Not every MDAO application demands derivatives, but they are usually needed whenever you have expensive function evaluations, large numbers of design variables, or require very tight convergence. Many MDAO practitioners avoid this topic area. It’s understandable, since it’s both challenging and potentially time consuming. But derivatives offer many orders of magnitude computational speedup and greatly improved numerical stability, so they are well worth considering!
This picture looks a lot like he one for model construction. That is intentional. One way to think of this whole process is that you could replace every single box in the model with its local linearized representation then finite-difference over the whole model to compute the total derivatives. Thats not a particularly efficient or simple implementation, but its a nice conceptual context to understand whats needed.
There are lots of ways to compute derivatives. There are numerical approaches such as finite-difference and complex-step methods. You likely learned about manual differentiation techniques based on the chain-rule. You may have also used symbolic differentiation (e.g. sympy) when you found it tedious to manually work through all the equations. Some modern scientific computing languages have an advanced form of symbolic differentiation called algorithmic differentiation which works on computer code directly (rather than having to type it in to the symbolic engine and convert back to code). These computational tools have their roots in the 1960’s when particle physicists were struggling with massive volumes of equations. The 1999 Nobel Prize in physics went to two scientists who pioneered the computer algebra techniques for their work!

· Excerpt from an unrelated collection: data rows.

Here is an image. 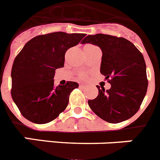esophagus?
I'll return each instance as SVG.
<instances>
[{
    "label": "esophagus",
    "mask_w": 160,
    "mask_h": 160,
    "mask_svg": "<svg viewBox=\"0 0 160 160\" xmlns=\"http://www.w3.org/2000/svg\"><path fill=\"white\" fill-rule=\"evenodd\" d=\"M80 88H85V85H84V84H80Z\"/></svg>",
    "instance_id": "esophagus-1"
}]
</instances>
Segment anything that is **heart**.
<instances>
[{
	"label": "heart",
	"mask_w": 160,
	"mask_h": 160,
	"mask_svg": "<svg viewBox=\"0 0 160 160\" xmlns=\"http://www.w3.org/2000/svg\"><path fill=\"white\" fill-rule=\"evenodd\" d=\"M86 77H87V74H85V73H83V74L80 75V77H81V78H85Z\"/></svg>",
	"instance_id": "b5f03b06"
}]
</instances>
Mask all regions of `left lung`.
<instances>
[{"mask_svg":"<svg viewBox=\"0 0 160 160\" xmlns=\"http://www.w3.org/2000/svg\"><path fill=\"white\" fill-rule=\"evenodd\" d=\"M81 43L100 47L103 53L100 73L111 83L108 90L96 86L99 94L88 101L90 108L108 123L130 119L139 109L148 89L142 53L128 40L106 34L88 35Z\"/></svg>","mask_w":160,"mask_h":160,"instance_id":"left-lung-1","label":"left lung"}]
</instances>
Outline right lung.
Instances as JSON below:
<instances>
[{"label":"right lung","instance_id":"add662e5","mask_svg":"<svg viewBox=\"0 0 160 160\" xmlns=\"http://www.w3.org/2000/svg\"><path fill=\"white\" fill-rule=\"evenodd\" d=\"M86 34L57 32L35 37L25 44L12 64L11 95L24 118L43 124L52 121L67 108L77 82L54 84L57 68L64 67L68 48L80 43Z\"/></svg>","mask_w":160,"mask_h":160}]
</instances>
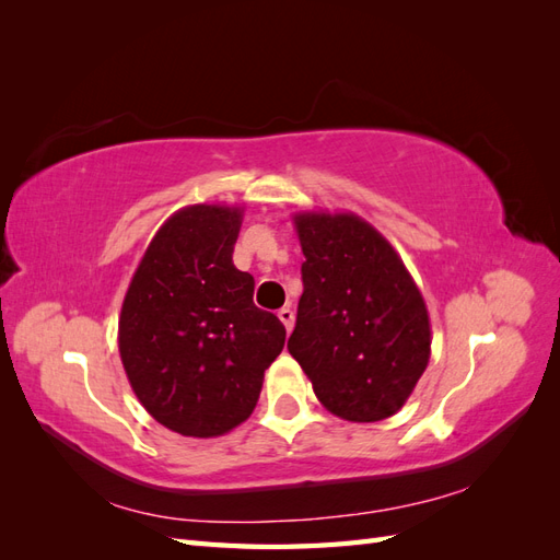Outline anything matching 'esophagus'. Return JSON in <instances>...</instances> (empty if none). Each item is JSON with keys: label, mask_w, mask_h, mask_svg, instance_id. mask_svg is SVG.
<instances>
[{"label": "esophagus", "mask_w": 560, "mask_h": 560, "mask_svg": "<svg viewBox=\"0 0 560 560\" xmlns=\"http://www.w3.org/2000/svg\"><path fill=\"white\" fill-rule=\"evenodd\" d=\"M278 317H280V322L284 325V329L292 331V327H294V311H292V308H282V311L278 313Z\"/></svg>", "instance_id": "esophagus-1"}]
</instances>
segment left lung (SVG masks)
I'll list each match as a JSON object with an SVG mask.
<instances>
[{
	"label": "left lung",
	"instance_id": "left-lung-1",
	"mask_svg": "<svg viewBox=\"0 0 560 560\" xmlns=\"http://www.w3.org/2000/svg\"><path fill=\"white\" fill-rule=\"evenodd\" d=\"M294 224L306 261L287 348L334 416L389 418L430 362L425 301L393 245L358 214L306 212Z\"/></svg>",
	"mask_w": 560,
	"mask_h": 560
}]
</instances>
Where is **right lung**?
<instances>
[{
  "instance_id": "obj_1",
  "label": "right lung",
  "mask_w": 560,
  "mask_h": 560,
  "mask_svg": "<svg viewBox=\"0 0 560 560\" xmlns=\"http://www.w3.org/2000/svg\"><path fill=\"white\" fill-rule=\"evenodd\" d=\"M243 212L191 206L149 243L118 319L135 395L167 430L219 436L257 406L282 322L254 306V278L233 266Z\"/></svg>"
}]
</instances>
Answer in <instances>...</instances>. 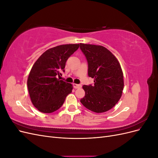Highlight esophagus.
Instances as JSON below:
<instances>
[{
    "label": "esophagus",
    "instance_id": "esophagus-1",
    "mask_svg": "<svg viewBox=\"0 0 158 158\" xmlns=\"http://www.w3.org/2000/svg\"><path fill=\"white\" fill-rule=\"evenodd\" d=\"M81 86H82V85H80V84H73V87H74V88H75V89H77V88H81Z\"/></svg>",
    "mask_w": 158,
    "mask_h": 158
}]
</instances>
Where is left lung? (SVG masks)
I'll use <instances>...</instances> for the list:
<instances>
[{
  "mask_svg": "<svg viewBox=\"0 0 158 158\" xmlns=\"http://www.w3.org/2000/svg\"><path fill=\"white\" fill-rule=\"evenodd\" d=\"M88 64V76L94 84L84 85L83 106L95 113L106 112L120 99L124 88L123 73L112 52L101 45L80 44Z\"/></svg>",
  "mask_w": 158,
  "mask_h": 158,
  "instance_id": "obj_1",
  "label": "left lung"
}]
</instances>
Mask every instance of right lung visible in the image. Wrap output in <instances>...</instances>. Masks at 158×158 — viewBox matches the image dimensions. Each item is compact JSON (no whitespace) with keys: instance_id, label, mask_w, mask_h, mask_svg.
Here are the masks:
<instances>
[{"instance_id":"add662e5","label":"right lung","mask_w":158,"mask_h":158,"mask_svg":"<svg viewBox=\"0 0 158 158\" xmlns=\"http://www.w3.org/2000/svg\"><path fill=\"white\" fill-rule=\"evenodd\" d=\"M79 44H66L52 47L44 52L33 65L27 78L31 101L35 108L44 113L58 110L73 86L60 80L66 62L78 49Z\"/></svg>"}]
</instances>
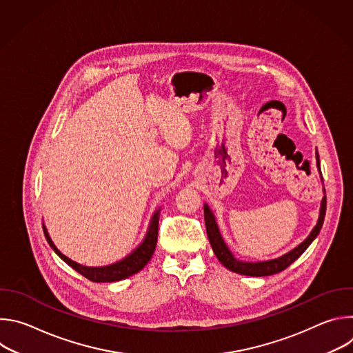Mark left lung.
I'll list each match as a JSON object with an SVG mask.
<instances>
[{
	"instance_id": "left-lung-1",
	"label": "left lung",
	"mask_w": 353,
	"mask_h": 353,
	"mask_svg": "<svg viewBox=\"0 0 353 353\" xmlns=\"http://www.w3.org/2000/svg\"><path fill=\"white\" fill-rule=\"evenodd\" d=\"M319 161V157H317ZM317 165H320L317 162ZM325 210H327V198H323L321 203V210H320V218L317 225L314 226L313 232L309 234V237L299 244L294 250L289 251L288 254L276 259V260H271V261H264V263H243V261H237L232 253L229 251L228 245L225 244L219 229L216 226L215 218L212 215V212L210 211L208 205L204 207V219H205V228H207V234L210 239V243L212 245V250L215 256L218 257V260L223 264V267H226L228 270L241 274V275H248V276H268V275H274L278 274L283 270H286L293 261H296L301 254L305 253V250L312 244V241L317 237V234L320 233L321 228H323V222L325 218Z\"/></svg>"
}]
</instances>
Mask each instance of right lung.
Here are the masks:
<instances>
[{
	"label": "right lung",
	"mask_w": 353,
	"mask_h": 353,
	"mask_svg": "<svg viewBox=\"0 0 353 353\" xmlns=\"http://www.w3.org/2000/svg\"><path fill=\"white\" fill-rule=\"evenodd\" d=\"M158 228H159V218H158V212H157L152 218V223H150V226H149L145 240L134 251V253L130 254L127 259H124L120 263H116L109 267H102V268H89V267H83V265L74 263L72 260H70L68 257H65L64 254L60 253L57 247L54 245V243L52 241V239H50L44 226H43V232H44L46 240L48 241L50 245H52V248L56 251V254L61 260H64L71 268H74L77 272H79L86 279L100 283V282H117V281L125 279V278L139 272L154 256V251L157 248V241H158Z\"/></svg>",
	"instance_id": "obj_1"
}]
</instances>
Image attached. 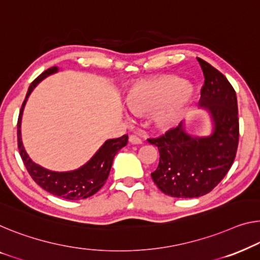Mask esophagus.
Wrapping results in <instances>:
<instances>
[{
    "label": "esophagus",
    "instance_id": "obj_1",
    "mask_svg": "<svg viewBox=\"0 0 260 260\" xmlns=\"http://www.w3.org/2000/svg\"><path fill=\"white\" fill-rule=\"evenodd\" d=\"M129 142L133 143V145H140L142 143V140L140 137H138L137 134H131L129 135Z\"/></svg>",
    "mask_w": 260,
    "mask_h": 260
}]
</instances>
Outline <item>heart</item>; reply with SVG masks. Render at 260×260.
<instances>
[{
    "label": "heart",
    "mask_w": 260,
    "mask_h": 260,
    "mask_svg": "<svg viewBox=\"0 0 260 260\" xmlns=\"http://www.w3.org/2000/svg\"><path fill=\"white\" fill-rule=\"evenodd\" d=\"M193 95V86L177 77L164 76L139 81L127 92L126 106L134 114L157 111L161 125L174 123L183 113Z\"/></svg>",
    "instance_id": "1"
}]
</instances>
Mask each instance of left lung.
<instances>
[{
  "label": "left lung",
  "instance_id": "8db88e82",
  "mask_svg": "<svg viewBox=\"0 0 260 260\" xmlns=\"http://www.w3.org/2000/svg\"><path fill=\"white\" fill-rule=\"evenodd\" d=\"M204 75L200 105L211 113L210 137L191 138L183 122L147 141L157 147L160 162L152 179L162 192L179 199H192L210 192L234 164L239 140L236 91L223 73L197 58Z\"/></svg>",
  "mask_w": 260,
  "mask_h": 260
}]
</instances>
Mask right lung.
I'll return each mask as SVG.
<instances>
[{"label": "right lung", "instance_id": "right-lung-1", "mask_svg": "<svg viewBox=\"0 0 260 260\" xmlns=\"http://www.w3.org/2000/svg\"><path fill=\"white\" fill-rule=\"evenodd\" d=\"M57 68H50L37 77L32 83L30 84L26 92L25 99L22 104L21 110H19L18 120H17V146L21 155L23 164H24L26 170L32 177V180L36 183L49 191L52 195L63 197L65 200H83L87 199L99 190L104 184L106 183V180L110 175L113 158L122 147H125L128 142V135H122L118 139H110L105 141V143L100 147L91 160L85 164L83 167L79 169L73 170V172L67 173H56L50 172L48 169H44L40 166L34 164L30 160L28 154L23 147L22 139H21V119L23 108H24L25 102L28 99L31 91L34 87L40 83V81L45 78L46 76L51 73L57 72Z\"/></svg>", "mask_w": 260, "mask_h": 260}]
</instances>
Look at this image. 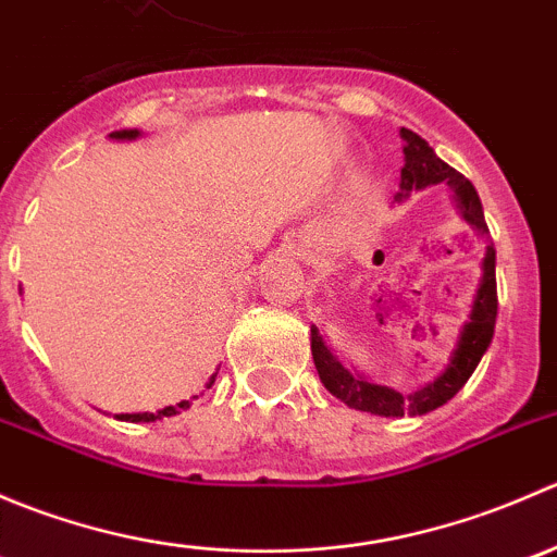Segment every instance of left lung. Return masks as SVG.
I'll return each mask as SVG.
<instances>
[{"instance_id": "1", "label": "left lung", "mask_w": 557, "mask_h": 557, "mask_svg": "<svg viewBox=\"0 0 557 557\" xmlns=\"http://www.w3.org/2000/svg\"><path fill=\"white\" fill-rule=\"evenodd\" d=\"M401 143H404V166H401V188L407 196V190L412 188H425V185L436 183H450L458 196V205L463 210V218L476 226L480 232H485V215H482V201L476 196L474 185L463 177L460 172H455L450 164L440 159L434 150L429 148L420 134L401 128ZM485 274H482V285L476 290L474 307H471L469 323L463 325V334H460L458 350H455L450 367L440 374L431 385L420 387L412 396H401L398 391L385 385H372L367 380H358L336 361L329 352V347L320 339L318 329H312V358L314 369H318L323 385L334 393L336 398L347 404L352 409H361V412L383 414V418H401V414H425L431 409L447 404L460 387L466 385V380L474 374L476 363L485 356L487 345L493 339V329H496V314H498V290H496V250L487 247L485 256Z\"/></svg>"}]
</instances>
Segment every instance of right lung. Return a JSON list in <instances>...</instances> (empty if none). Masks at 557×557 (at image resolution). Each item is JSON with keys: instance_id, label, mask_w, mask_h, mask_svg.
<instances>
[{"instance_id": "add662e5", "label": "right lung", "mask_w": 557, "mask_h": 557, "mask_svg": "<svg viewBox=\"0 0 557 557\" xmlns=\"http://www.w3.org/2000/svg\"><path fill=\"white\" fill-rule=\"evenodd\" d=\"M139 132H112L110 137H115V139H132V137H137ZM215 383V377L210 380V385ZM190 407V401H180L177 407H164V409H159V412L156 414H121V420H132V423H139V420H145V423H150V420H159V418H172V414H177V409H188Z\"/></svg>"}]
</instances>
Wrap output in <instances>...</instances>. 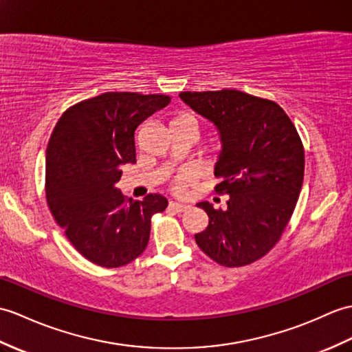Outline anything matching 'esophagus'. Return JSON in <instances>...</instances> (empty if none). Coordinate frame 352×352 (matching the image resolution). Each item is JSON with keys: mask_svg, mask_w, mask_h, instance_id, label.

All of these techniques work fairly well when you you have feed-forward models of explicit functions. Whenever you have implicit functions, or any kind of cycles in your data passing then the chain rule (and the blunt application of symbolic or algorithmic differentiation) start to break down. More complex techniques like adjoint derivatives, direct derivatives, or the unified derivative equations become valuable. These topics are some of the least widely known amongst MDAO practitioners, and they are also where OpenMDAO offers the most advanced and unique features. OpenMDAO lets you take advantage of the unified derivative equations without actually having to understand them at all!